Another related issue is changing libidos…as the late great BB King once sang, the thrill is gone… many relationships see one or the other partners libidos or sexual tastes change over time… and sometimes this can lead to serious problems… here in Japan I have noticed that many women’s libidos seem very healthy and varied right up until they become a mother… then all desire disappears until the children grow up and leave home (which increasingly does not happen due to a crap economy)… all sense of sexual desire and adventure disappears… on the plus side Japan has a huge variety of “professional” outlets (which wives often encourage husbands to use)… but on the down side it often leads to a malaise in the relationship (not to mention these services are not cheap)… these are difficult waters to traverse… and communication is NOT a cultural strong point here… as you are expected to read each others minds rather than talk… luckily for me my current partner is not typical (hence my love for her)… while we have had to deal with the plunge of libido after baby… we DO talk about it… and things are slowly getting better… face your fears but also feel your partners reality as best you can… talk it through with patience and love… making demands is unlikely to make a stronger relationship… HOW you talk about a topic is often more important that WHAT you talk about… do it with respect and love… stay focused on working together… be patient… stand strong but stay calm…

Reply

Mildred 2015-06-26 23:32:57

1-month update. I’m the mis-matched libido.

We split!

And… I’m really happy about that.
I’ve taken a vow of celibacy for 1 year to sort myself out and really work out what I want out of life and what I’m looking for.

Reply

    Kendra Holliday 2015-06-27 09:06:43

    I’m glad to hear about the former, wondering about the latter. I can’t wait to hear what you want and are looking for! Definitely something creative, challenging, and not boring!

    Reply

      Mildred 2015-06-27 22:35:56

      Kendra, seriously you have no idea!
      I’m not a girl any more and that’s GREAT. I’m a grown up lady and I can put my big girl pants on.
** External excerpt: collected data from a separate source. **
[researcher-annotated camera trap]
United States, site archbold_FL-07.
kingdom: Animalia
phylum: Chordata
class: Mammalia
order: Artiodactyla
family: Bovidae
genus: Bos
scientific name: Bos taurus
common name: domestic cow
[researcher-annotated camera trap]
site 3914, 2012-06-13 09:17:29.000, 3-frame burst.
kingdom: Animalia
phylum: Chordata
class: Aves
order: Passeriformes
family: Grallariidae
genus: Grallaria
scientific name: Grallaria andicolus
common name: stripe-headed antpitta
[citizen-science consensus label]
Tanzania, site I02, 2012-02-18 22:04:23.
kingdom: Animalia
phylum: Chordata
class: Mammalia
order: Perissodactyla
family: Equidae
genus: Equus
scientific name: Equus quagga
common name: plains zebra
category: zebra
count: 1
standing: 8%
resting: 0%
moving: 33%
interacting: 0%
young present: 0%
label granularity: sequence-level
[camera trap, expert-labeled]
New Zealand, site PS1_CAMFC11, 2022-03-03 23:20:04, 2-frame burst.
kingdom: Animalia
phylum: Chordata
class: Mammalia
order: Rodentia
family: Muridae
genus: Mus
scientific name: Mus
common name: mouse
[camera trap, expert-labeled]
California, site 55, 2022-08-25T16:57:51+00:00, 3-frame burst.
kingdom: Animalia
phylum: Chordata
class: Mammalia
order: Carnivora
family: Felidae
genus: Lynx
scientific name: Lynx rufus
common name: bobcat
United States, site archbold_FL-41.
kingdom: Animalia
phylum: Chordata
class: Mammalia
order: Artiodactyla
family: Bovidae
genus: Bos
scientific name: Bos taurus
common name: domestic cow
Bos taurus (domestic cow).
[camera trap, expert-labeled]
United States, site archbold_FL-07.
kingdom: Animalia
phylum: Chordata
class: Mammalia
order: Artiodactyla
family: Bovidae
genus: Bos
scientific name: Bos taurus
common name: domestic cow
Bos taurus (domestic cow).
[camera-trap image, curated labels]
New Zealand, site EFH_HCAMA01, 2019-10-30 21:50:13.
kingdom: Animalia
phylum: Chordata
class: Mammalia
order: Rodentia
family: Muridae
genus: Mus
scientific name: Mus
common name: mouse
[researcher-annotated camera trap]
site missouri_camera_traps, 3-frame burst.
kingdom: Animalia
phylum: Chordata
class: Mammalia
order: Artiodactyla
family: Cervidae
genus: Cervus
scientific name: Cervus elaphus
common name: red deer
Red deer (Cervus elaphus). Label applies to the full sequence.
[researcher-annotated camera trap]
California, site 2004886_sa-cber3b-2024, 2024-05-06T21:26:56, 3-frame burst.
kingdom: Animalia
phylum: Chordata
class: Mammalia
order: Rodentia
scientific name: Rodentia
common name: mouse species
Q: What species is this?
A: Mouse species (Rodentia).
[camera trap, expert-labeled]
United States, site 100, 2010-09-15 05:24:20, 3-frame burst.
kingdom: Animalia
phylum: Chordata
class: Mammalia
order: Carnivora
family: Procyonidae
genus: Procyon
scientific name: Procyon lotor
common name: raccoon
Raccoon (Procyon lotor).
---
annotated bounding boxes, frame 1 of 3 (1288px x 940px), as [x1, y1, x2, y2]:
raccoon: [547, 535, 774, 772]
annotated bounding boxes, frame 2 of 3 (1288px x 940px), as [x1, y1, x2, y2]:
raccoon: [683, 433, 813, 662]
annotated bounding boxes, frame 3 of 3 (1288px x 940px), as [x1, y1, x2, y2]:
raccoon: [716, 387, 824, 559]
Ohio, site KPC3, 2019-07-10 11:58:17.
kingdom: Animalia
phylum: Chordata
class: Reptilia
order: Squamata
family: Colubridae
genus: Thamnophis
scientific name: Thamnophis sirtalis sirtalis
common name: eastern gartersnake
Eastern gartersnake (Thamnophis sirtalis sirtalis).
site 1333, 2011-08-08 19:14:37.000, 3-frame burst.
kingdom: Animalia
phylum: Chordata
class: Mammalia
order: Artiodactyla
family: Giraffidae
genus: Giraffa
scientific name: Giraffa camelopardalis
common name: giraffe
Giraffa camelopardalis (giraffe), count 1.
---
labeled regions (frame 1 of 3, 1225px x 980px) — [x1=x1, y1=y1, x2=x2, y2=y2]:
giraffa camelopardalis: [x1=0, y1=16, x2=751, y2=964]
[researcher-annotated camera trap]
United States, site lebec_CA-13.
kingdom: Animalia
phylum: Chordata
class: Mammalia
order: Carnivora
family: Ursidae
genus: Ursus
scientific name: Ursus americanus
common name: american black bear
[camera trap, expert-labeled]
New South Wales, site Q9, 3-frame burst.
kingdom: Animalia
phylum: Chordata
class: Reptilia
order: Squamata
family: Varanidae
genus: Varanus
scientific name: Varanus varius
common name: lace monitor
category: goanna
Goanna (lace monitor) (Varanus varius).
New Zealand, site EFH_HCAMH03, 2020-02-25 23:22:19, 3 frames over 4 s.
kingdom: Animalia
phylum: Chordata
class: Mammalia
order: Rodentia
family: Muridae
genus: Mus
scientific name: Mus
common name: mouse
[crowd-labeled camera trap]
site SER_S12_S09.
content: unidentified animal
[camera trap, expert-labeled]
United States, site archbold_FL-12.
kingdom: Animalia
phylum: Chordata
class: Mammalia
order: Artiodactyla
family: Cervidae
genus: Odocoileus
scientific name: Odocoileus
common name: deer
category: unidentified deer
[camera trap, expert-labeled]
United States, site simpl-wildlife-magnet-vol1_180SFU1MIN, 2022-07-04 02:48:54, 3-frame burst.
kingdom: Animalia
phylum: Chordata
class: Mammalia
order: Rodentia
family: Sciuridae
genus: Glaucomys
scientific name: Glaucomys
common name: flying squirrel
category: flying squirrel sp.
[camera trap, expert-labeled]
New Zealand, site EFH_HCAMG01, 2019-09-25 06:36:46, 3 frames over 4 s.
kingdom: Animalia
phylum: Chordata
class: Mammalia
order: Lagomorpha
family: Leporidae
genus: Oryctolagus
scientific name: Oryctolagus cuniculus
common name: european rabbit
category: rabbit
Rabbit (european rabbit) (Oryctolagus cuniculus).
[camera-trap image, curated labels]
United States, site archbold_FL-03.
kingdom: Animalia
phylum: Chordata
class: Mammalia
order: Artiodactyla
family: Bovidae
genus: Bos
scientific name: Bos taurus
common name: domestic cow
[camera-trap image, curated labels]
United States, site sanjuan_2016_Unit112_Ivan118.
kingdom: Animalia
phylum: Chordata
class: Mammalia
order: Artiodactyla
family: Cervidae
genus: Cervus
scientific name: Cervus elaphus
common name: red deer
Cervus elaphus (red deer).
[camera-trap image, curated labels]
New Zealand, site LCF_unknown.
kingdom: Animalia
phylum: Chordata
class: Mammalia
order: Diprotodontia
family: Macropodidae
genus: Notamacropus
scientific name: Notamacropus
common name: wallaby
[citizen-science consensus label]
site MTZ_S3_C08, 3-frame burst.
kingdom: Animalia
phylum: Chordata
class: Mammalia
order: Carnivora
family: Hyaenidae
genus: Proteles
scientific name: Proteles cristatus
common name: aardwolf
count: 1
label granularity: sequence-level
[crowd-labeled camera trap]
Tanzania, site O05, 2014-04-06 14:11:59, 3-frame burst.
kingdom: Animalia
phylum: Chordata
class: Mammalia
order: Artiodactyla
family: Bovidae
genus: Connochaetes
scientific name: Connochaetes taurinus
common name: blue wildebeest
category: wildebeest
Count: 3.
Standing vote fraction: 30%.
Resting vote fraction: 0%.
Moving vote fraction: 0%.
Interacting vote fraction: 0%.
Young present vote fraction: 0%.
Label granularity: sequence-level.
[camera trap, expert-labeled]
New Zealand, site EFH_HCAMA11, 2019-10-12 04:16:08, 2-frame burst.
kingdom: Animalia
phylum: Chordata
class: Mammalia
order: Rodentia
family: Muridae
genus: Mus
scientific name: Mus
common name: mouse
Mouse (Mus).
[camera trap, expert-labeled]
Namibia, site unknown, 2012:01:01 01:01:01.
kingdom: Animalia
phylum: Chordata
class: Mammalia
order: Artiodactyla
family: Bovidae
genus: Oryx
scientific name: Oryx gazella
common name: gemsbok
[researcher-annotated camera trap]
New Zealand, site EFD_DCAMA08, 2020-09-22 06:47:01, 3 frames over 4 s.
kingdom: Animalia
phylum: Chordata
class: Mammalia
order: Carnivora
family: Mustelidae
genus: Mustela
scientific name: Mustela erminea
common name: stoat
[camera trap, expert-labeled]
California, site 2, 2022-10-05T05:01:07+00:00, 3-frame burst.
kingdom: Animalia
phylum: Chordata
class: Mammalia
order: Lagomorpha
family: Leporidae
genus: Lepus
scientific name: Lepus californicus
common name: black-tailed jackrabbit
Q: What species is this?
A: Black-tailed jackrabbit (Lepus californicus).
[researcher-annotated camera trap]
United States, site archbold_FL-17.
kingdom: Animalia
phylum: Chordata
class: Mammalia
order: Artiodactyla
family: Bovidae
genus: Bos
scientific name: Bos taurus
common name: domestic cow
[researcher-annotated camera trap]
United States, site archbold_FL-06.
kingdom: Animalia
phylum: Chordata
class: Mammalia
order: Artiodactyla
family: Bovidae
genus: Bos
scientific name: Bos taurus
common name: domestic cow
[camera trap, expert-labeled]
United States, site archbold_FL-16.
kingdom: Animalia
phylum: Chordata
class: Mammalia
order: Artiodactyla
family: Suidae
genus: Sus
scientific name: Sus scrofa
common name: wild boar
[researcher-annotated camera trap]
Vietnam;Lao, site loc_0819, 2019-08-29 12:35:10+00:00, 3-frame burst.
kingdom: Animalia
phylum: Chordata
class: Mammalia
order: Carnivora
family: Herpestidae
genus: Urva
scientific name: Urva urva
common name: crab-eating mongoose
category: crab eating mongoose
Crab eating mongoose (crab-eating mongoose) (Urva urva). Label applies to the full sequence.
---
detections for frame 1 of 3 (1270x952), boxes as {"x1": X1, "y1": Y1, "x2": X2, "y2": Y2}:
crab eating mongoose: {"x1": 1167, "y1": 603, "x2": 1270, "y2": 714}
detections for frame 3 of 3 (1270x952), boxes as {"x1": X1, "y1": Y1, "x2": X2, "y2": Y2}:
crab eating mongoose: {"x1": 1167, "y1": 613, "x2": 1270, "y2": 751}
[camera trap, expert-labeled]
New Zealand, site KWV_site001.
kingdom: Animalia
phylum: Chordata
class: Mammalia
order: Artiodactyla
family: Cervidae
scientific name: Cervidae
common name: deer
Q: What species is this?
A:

Being married isn’t compulsory. Everyone I’ve told about the separation keeps trying to console me. I mean, it is sad but more than anything I feel this great relief and optimism for my new life.
      I’m just not a conservative person – the strait jacket didn’t fit. Still love him deeply, still respect him as a person.
      It’s funny that now that I’ve been alone for a bit over a month my libido is through the roof. As if a blockage passed. As I said I’ve taken a vow of celibacy but to me this time is all about loving myself.
      Thanks Kendra – I was happy that your response wasn’t like ‘he’s right, you’re being selfish’
      Also typing everything out in black and white gave me the opportunity to be like ‘oh, wow this isn’t working – something has to give.’

      Reply

        Kendra Holliday 2015-06-28 08:02:05

        I am so proud of you for being so brave and doing what’s right for YOU. Some people think the word “selfish” has negative connotations, but not me!